_Exercise directions_: Give back the full listing exactly, setting the pictures aside.

_Information shown_:
^^^^^^^^^^^^^^^^

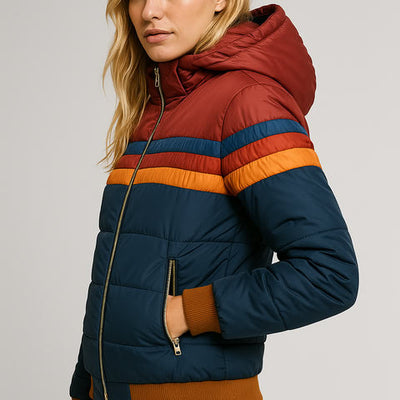 Allegra™ | Chaqueta Cortaviento Moderna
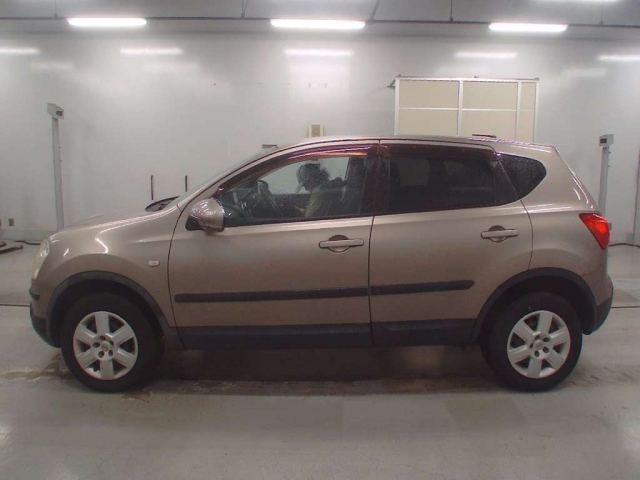 NISSAN DUALIS 2008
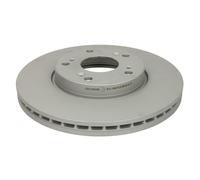 Disque de frein ATE 24.0125-0189.1 avant, ventilé, 1 pièce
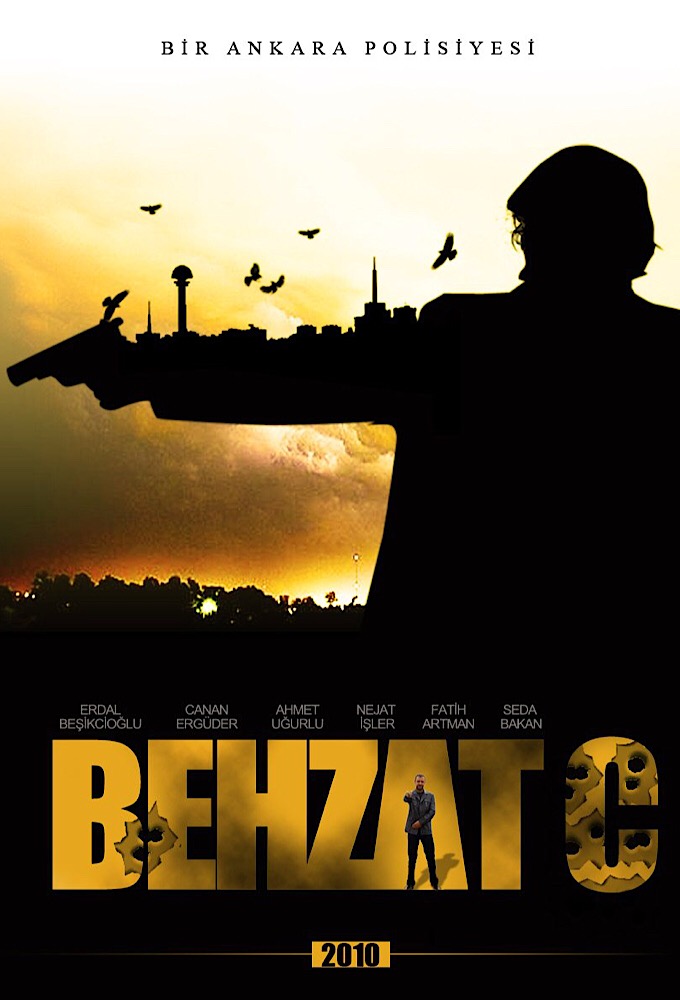 Behzat Ç.: The Story of a Rebel Cop series poster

^^^^^^^^^^^^^^^^

_Result_:
 Allegra™ | Chaqueta Cortaviento Moderna
 NISSAN DUALIS 2008
 Disque de frein ATE 24.0125-0189.1 avant, ventilé, 1 pièce
 Behzat Ç.: The Story of a Rebel Cop series poster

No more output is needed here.